Lynn edited this page Jan 4, 2022 · 8 revisions

This document describes the binary format that Bebop encodes into and out of (the bytes that go “over the wire”).

Values

First, let's look at how the typed values inside messages are encoded.

Numbers, bools, and enums

Integer types are encoded little-endian, using a fixed number of bytes. For example, the uint16 value 10 is represented on the wire as 0a 00. In fact, everything is little-endian in Bebop.

Floating point numbers are also little-endian, encoded in the usual IEEE 754 format, as either 4 or 8 bytes.

A bool is encoded as a single byte: either 00 (representing false) or 01 (representing true).

Enum values are encoded by their underlying integer value. (If you define enum Flavor { Chocolate = 2; } then the value Chocolate is encoded as 02 00 00 00, because the default underlying type is uint32. If you define enum Color: uint16 { Blue = 3; } then the value Blue is encoded as 03 00.)

Arrays

Arrays (T[]) are encoded as a uint32 number of members, followed by that many encodings of T concatenated together.

Maps

Maps (map[K, V]) are encoded as a uint32 number of key-value pairs, followed by that many pairs of a K followed by a V.

Strings

Strings are encoded as a uint32 number of bytes, followed by that many bytes of UTF-8.

GUIDs

GUIDs or UUIDs (guid) are encoded as sixteen bytes, in the .NET Guid.ToByteArray order.

Dates

Dates are encoded as a uint64 number of 100 nanosecond units since 00:00:00 UTC on January 1 of year 1 A.D. in the Gregorian calendar. These are called ticks in .NET.
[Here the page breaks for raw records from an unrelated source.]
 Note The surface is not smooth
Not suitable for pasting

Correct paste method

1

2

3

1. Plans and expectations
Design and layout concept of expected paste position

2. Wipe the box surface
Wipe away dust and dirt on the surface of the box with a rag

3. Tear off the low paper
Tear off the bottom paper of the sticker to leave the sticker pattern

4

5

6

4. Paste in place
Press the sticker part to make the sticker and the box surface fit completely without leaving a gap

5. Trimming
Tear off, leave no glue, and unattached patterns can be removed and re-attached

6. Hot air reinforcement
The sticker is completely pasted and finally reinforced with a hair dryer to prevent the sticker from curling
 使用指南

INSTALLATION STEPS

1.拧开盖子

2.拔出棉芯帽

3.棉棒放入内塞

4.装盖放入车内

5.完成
The top two bits of this value are ignored by Bebop. In .NET, they are used to specify whether a date is in UTC or local to the current time zone. But in Bebop, all date-times on the wire are in UTC.

Records

Recall that a “record” is either a struct, message or union. Encode and decode methods are generated for all records. The wire format is a little different between them:

Structs

The encoding of a struct consists of a straightforward concatenation of the encodings of its fields. The fields don't have indices, because structs are never supposed to have new fields added or get old fields deprecated.

Messages

The encoding of a message consists of a uint32 length, followed by a “body” of that many bytes.

The body consists of a series of “indexed fields”, followed by a final 00 byte. Fields in a message may be absent, so the indices indicate which fields are or aren't filled in. An indexed field consists of a single byte field-index, followed by an encoding of that field's type.
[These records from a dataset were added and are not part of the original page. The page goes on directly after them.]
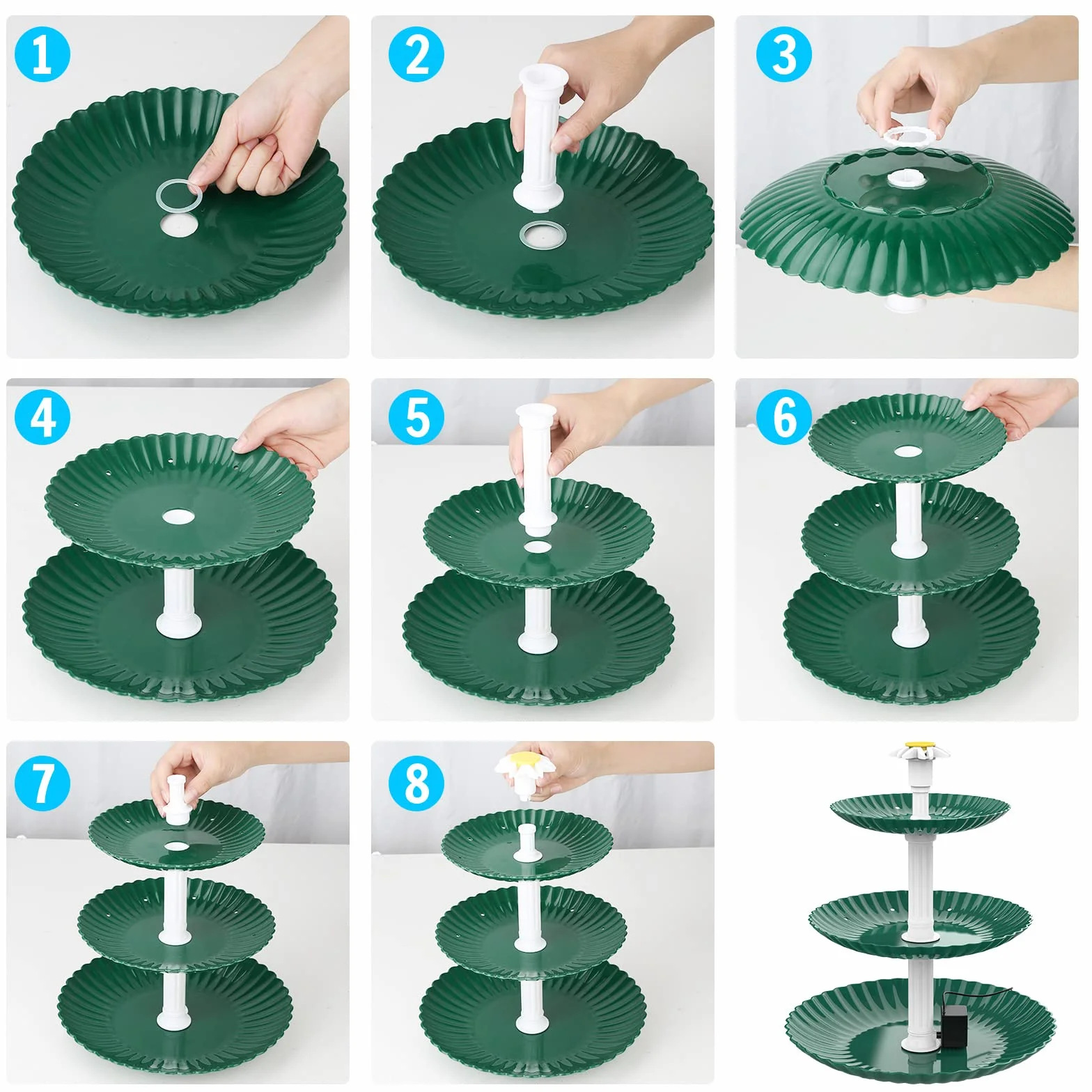 1
2
3
4
5
6
7
8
For example, given message M { 1 -> byte x; 2 -> int16 y; 3 -> int32 z; } the encoding of {x=15, z=5} would be:

body length          body
 _________   _____________________
/         \ /                     \
08 00 00 00 01 0f 03 05 00 00 00 00
            \___/ \____________/ \_/
            x=15       z=5       end

The body length prefix is necessary for forwards compatibility: if a client parses a message that has a field index it doesn't recognize (because the client is on an old version of a schema that doesn't have this field), it can skip to the end of the message.
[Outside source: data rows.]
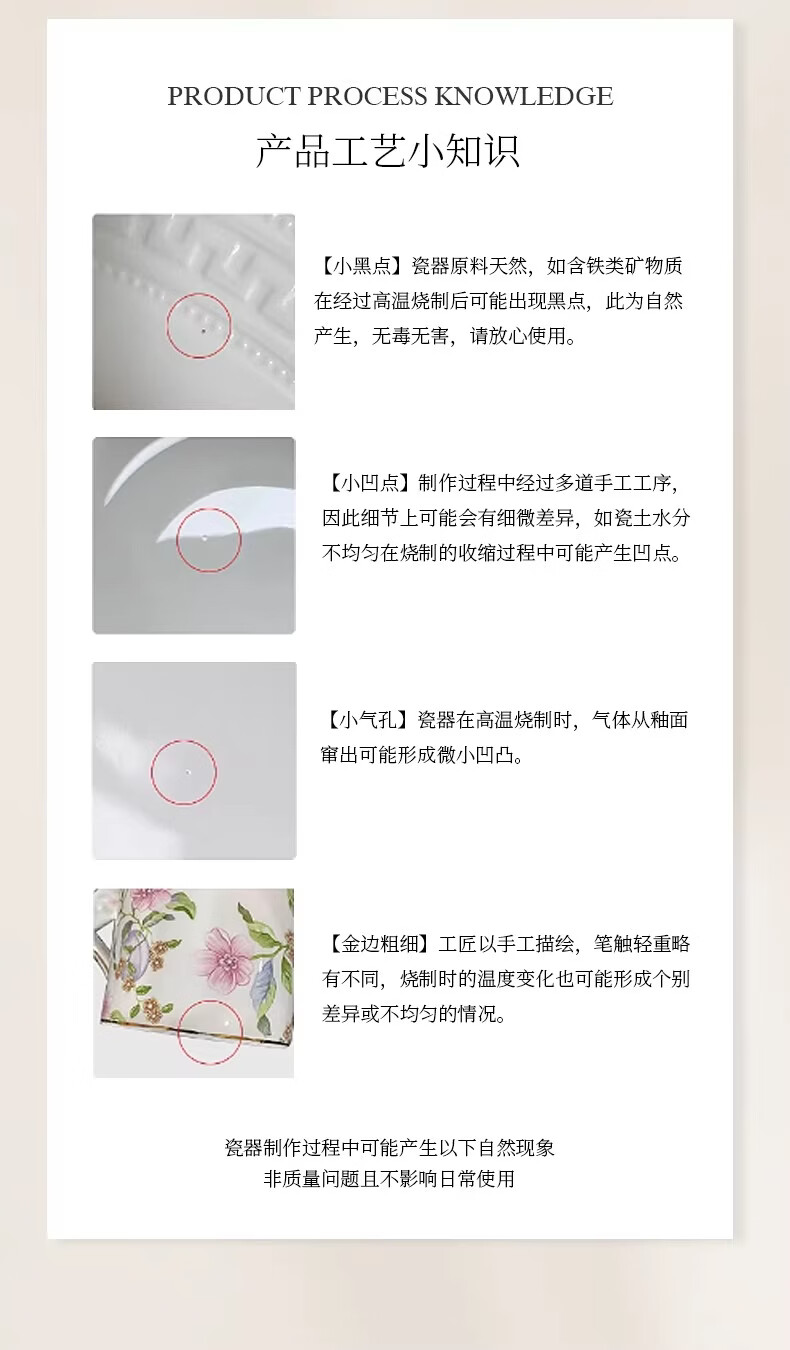 PRODUCT PROCESS KNOWLEDGE

产品工艺小知识

【小黑点】瓷器原料天然，如含铁类矿物质在经过高温烧制后可能出现黑点，此为自然产生，无毒无害，请放心使用。

【小凹点】制作过程中经过多道手工工序，因此细节上可能会有细微差异，如瓷土水分不均匀在烧制的收缩过程中可能产生凹点。

【小气孔】瓷器在高温烧制时，气体从釉面窜出可能形成微小凹凸。

【金边粗细】工匠以手工描绘，笔触轻重略有不同，烧制时的温度变化也可能形成个别差异或不均匀的情况。

瓷器制作过程中可能产生以下自然现象
非质量问题且不影响日常使用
The smallest possible message is when all fields are not present, this is encoded as:

body length  body
 _________   _
/         \ / \
01 00 00 00 00
            \_/
            end

Unions

The encoding of a union consists of a uint32 length, followed by a uint8 discriminator, followed by a “body” of length bytes.

The struct or message definition corresponding to the discriminator value is used to decode the body.

Again, the body length prefix is for forwards compatibility: if a client parses a union that has a discriminator it doesn't recognize (because the client is on an old version of a schema that doesn't have this field), it can skip to the end of the message.